Scientific classification
- Kingdom: Animalia
- Phylum: Chordata
- Class: Amphibia
- Order: Anura
- Family: Microhylidae
- Genus: Gastrophryne
- Species: G. elegans
- Binomial name: Gastrophryne elegans (Boulenger, 1882)

= Gastrophryne elegans =

- Authority: (Boulenger, 1882)
- Conservation status: LC

Species of amphibian

Gastrophryne elegans, the elegant narrow-mouthed toad, is a species of frog in the family Microhylidae found in Central America. Its natural habitats are subtropical or tropical dry forests, subtropical or tropical moist lowland forests, intermittent freshwater marshes, plantations, rural gardens, and heavily degraded former forests. It is threatened by habitat loss.

==Description==
The elegant narrow-mouthed toad has a small triangular head and is flattened dorsoventrally. The females have a snout-to-vent length of about 27 mm, while the males are slightly smaller. The colouring is somewhat variable and helps to camouflage this frog among the leaf litter. The dorsal surface has a broad, dark-brown, central stripe which widens and narrows irregularly and is delineated with a narrow, dark line. On either side is a reddish-brown area and then a dark-brown line that runs from the tip of the snout, past the eye, over the shoulder to the groin. The thighs have two dark bands and further lines occur on the lower leg which align when the animal is crouched. The ventral surface is dark brown or black, mostly obscured by indistinct whitish spots which merge. The hind feet each have a tubercle on the metatarsal and slight webbing on the fourth toe. The outer toes have flattened, spreading tips.

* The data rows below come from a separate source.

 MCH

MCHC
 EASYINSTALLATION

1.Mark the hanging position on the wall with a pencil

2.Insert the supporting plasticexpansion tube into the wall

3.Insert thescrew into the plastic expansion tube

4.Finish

==Distribution and habitat==
Gastrophyrne elegans is native to lowland Mexico, Guatemala, Belize, and Honduras on the Atlantic side of the continent. Its range extends from north-central coastal areas of Honduras to central Veracruz. An isolated population is found in the Sian Ka'an Biosphere Reserve on the Yucatán Peninsula. This species is found in tropical forests, where it lives on the ground among the leaf litter. It breeds in the rainy season in temporary pools.

==Status==
The IUCN rates Gastrophryne elegans as "Least Concern", because of its large population, wide distribution, and tolerance of modifications to its habitat. Its population seems relatively stable and any decline is unlikely to be fast enough to justify listing it in a more threatened category. It is protected by legislation in Mexico under the "Special Protection" category.